### Goal of the exercise
Transcribe the passage about Kelly's electroconvulsive therapy for depression, starting with "With a packed" and going on through "her gown on.".

### Passage shown
★ ★ ★

One controversial way to treat depression is with ECT – electroconvulsive therapy. Some favor it when nothing else works, while others consider it a closed-skull lobotomy.

Deep and lasting depression had haunted Kelly for quite some time. Suicidal thoughts clogged her thinking like molasses. She felt powerless to do much of anything, much less anything remotely resembling helping herself.

Constant bickering took place. If she wasn’t sad, she was angry – usually at her parents. At one point she boxed up some gifts they had given her, and sent them back. There seemed no bottom to the wretched despair she lived with day and night. It clung to her like the funk from BO but no shower could remedy this.

Every antidepressant had been tried and none had helped. Sleep was all Kelly wanted, and to be left alone. When she wasn’t asleep she’d watch The Exorcist on TV and get some fast food for a meal. Cleaning was unheard of. Neither she nor the cat minded.

Finally she stopped arguing with her parents and stopped speaking to them at all. She did stay in touch with her sister and an aunt. Most importantly, she agreed to ECT treatments.

With a packed bag, off Kelly went to the hospital, though she could never recall who took her. Along for the ride she took three Beverly Lewis Amish books, which she read while there but later couldn’t tell you a thing about.

Kelly got to stay on the open unit as she waited for time to roll around for treatments. That time came soon the next day as all who would receive ECT were rounded up and seated in a white van on a chilly morning. They were then driven to the main hospital.

Kelly took a room with another larger woman who would quickly grab a gown and head for the bathroom. While this commotion went on, Kelly quickly and quietly slipped her gown on.

Kelly had a number of treatments. She could even recall the doc swabbing her head. After the treatments each day they were taken back in the little van.

Kelly didn’t like the effect the ECT was having on her. She was still depressed but forgetting herself. She was having problems knowing who she was. Who did she used to be? She was very upset over losing her identity.

The treatments continued, and Kelly felt scared and alone. She wanted to call her parents but felt like something bad had happened. What, she couldn’t recall. Finally she took her chances, and called and got her mom on the phone. This was the first the family had heard of Kelly getting ECT. Her mom assured her everything was OK, and that when she was discharged, they would come and get her.

The psychiatrist had a good sense of humor and told Kelly jokes when he visited to check on her. Over time, she began to laugh along with him. As a result of this he decided to cut the treatments short and Kelly didn’t receive a full round.

The hospital then discharged her, and her parents picked her up. They went to her apartment, and were doing a little cleaning up when Kelly’s cat made an appearance. She came out, looked at the two women in the kitchen, and howled and howled. She was normally a shy, timid kitty. Kelly’s psychologist had been feeding it while she was gone so it had had the run of the place all to itself. It was hard to imagine what it was trying to say now.

Things stayed confusing for awhile after Kelly’s treatments. One day she broke down and called her sister to ask how she usually paid her bills. Kelly’s mom didn’t think the treatments helped at all. If they did, it was short-lived, as Kelly’s counseling resumed quickly afterward.

★ ★ ★

Scene geometry reasoning data
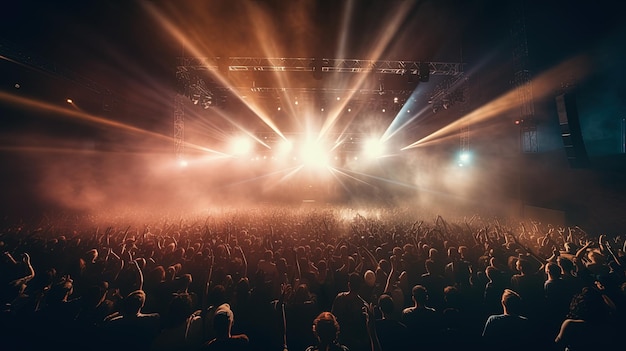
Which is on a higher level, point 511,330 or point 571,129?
point 571,129

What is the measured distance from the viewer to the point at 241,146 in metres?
20.1

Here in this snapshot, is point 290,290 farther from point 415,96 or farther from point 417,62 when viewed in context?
point 415,96

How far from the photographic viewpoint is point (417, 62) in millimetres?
10195

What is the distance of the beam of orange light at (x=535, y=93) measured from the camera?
420 inches

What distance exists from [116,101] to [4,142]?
4.68 metres

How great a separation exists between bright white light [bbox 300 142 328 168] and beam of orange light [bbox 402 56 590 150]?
952 cm

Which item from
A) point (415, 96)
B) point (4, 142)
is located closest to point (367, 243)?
point (415, 96)

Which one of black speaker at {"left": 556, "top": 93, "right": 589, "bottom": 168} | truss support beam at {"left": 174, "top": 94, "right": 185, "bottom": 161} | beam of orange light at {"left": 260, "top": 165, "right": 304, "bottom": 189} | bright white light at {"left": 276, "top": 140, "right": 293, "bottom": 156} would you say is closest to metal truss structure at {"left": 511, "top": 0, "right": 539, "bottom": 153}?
black speaker at {"left": 556, "top": 93, "right": 589, "bottom": 168}

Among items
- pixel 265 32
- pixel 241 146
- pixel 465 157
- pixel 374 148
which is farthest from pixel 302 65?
pixel 374 148

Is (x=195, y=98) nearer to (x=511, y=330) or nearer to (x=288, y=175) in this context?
(x=511, y=330)

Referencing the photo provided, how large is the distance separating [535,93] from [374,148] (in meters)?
10.6

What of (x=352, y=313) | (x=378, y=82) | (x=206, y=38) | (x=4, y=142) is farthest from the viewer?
(x=378, y=82)

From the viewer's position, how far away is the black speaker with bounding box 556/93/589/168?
8602 millimetres

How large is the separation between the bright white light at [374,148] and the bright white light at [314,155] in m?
3.68
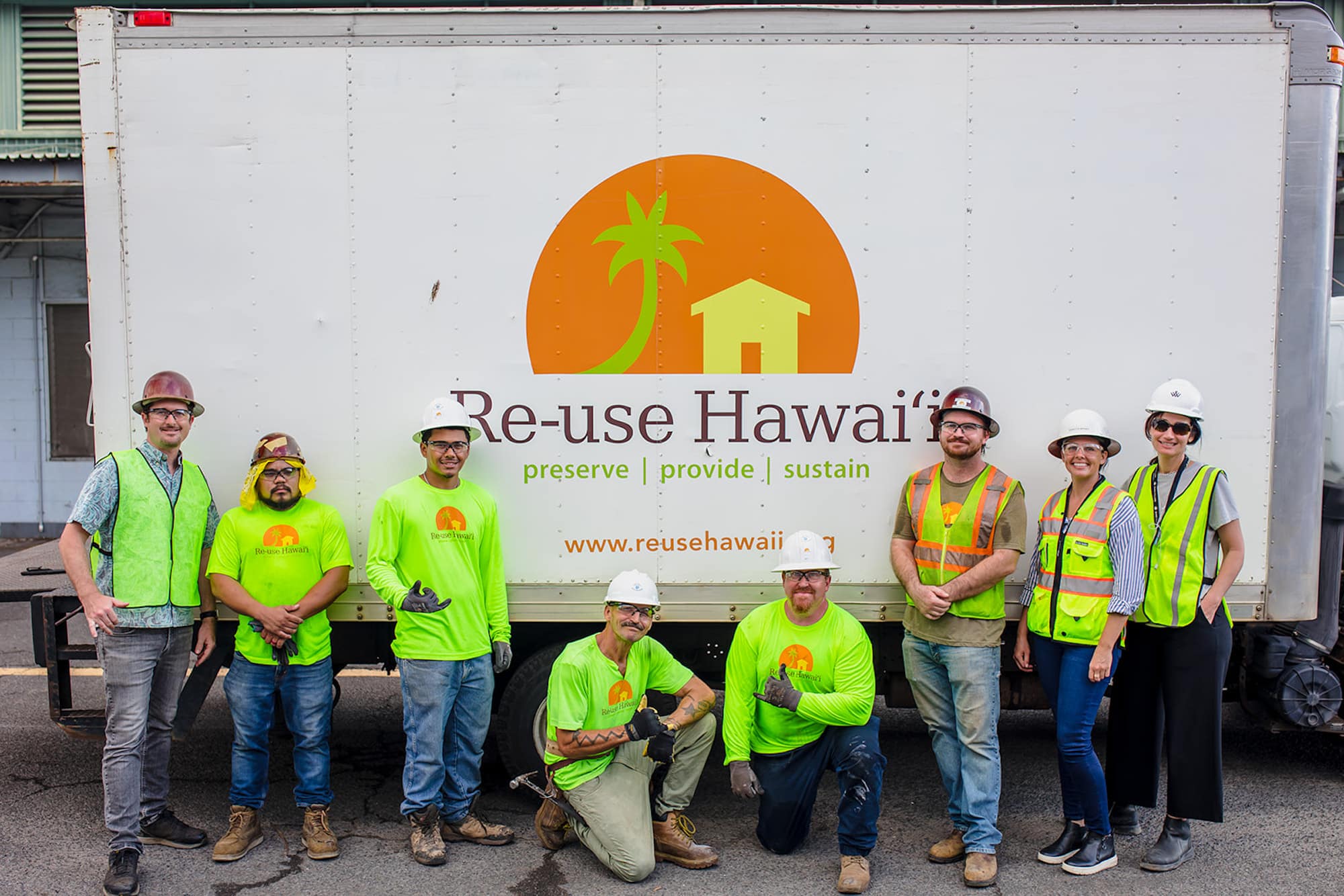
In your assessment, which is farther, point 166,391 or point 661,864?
point 661,864

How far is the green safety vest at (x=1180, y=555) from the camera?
157 inches

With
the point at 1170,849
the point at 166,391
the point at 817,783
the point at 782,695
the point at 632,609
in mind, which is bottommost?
the point at 1170,849

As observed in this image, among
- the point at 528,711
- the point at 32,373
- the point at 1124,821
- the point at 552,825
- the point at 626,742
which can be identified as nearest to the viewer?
the point at 626,742

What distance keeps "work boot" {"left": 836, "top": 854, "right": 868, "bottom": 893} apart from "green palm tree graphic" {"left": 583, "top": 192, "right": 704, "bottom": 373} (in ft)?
7.18

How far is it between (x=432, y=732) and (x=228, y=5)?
34.0 feet

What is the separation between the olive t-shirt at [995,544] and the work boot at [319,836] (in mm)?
2569

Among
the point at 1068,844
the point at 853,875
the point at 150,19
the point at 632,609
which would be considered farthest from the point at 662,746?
the point at 150,19

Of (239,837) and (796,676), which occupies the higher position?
(796,676)

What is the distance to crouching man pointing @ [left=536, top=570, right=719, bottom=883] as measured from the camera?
13.0 feet

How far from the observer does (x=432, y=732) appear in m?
4.06

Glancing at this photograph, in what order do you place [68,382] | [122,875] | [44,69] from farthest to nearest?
[68,382], [44,69], [122,875]

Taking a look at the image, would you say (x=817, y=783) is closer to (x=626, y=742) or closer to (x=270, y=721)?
(x=626, y=742)

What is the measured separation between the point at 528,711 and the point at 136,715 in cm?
156

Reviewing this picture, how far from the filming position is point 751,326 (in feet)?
13.9
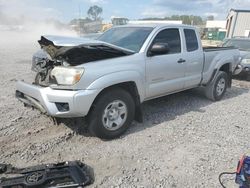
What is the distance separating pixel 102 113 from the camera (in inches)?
154

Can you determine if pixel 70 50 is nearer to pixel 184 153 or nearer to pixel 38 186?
pixel 38 186

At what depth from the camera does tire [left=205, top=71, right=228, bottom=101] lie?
6.40m

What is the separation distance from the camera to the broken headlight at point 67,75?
3.54 metres

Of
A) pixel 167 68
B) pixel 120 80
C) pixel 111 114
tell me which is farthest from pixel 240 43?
pixel 111 114

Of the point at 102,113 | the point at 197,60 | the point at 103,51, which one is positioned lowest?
the point at 102,113

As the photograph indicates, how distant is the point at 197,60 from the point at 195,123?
1.43m

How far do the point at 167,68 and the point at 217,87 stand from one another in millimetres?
2379

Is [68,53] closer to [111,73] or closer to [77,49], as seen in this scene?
[77,49]

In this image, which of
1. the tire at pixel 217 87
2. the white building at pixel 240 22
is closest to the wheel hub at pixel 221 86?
the tire at pixel 217 87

★ ★ ★

### Response to this task
With a packed bag, off Kelly went to the hospital, though she could never recall who took her. Along for the ride she took three Beverly Lewis Amish books, which she read while there but later couldn’t tell you a thing about.

Kelly got to stay on the open unit as she waited for time to roll around for treatments. That time came soon the next day as all who would receive ECT were rounded up and seated in a white van on a chilly morning. They were then driven to the main hospital.

Kelly took a room with another larger woman who would quickly grab a gown and head for the bathroom. While this commotion went on, Kelly quickly and quietly slipped her gown on.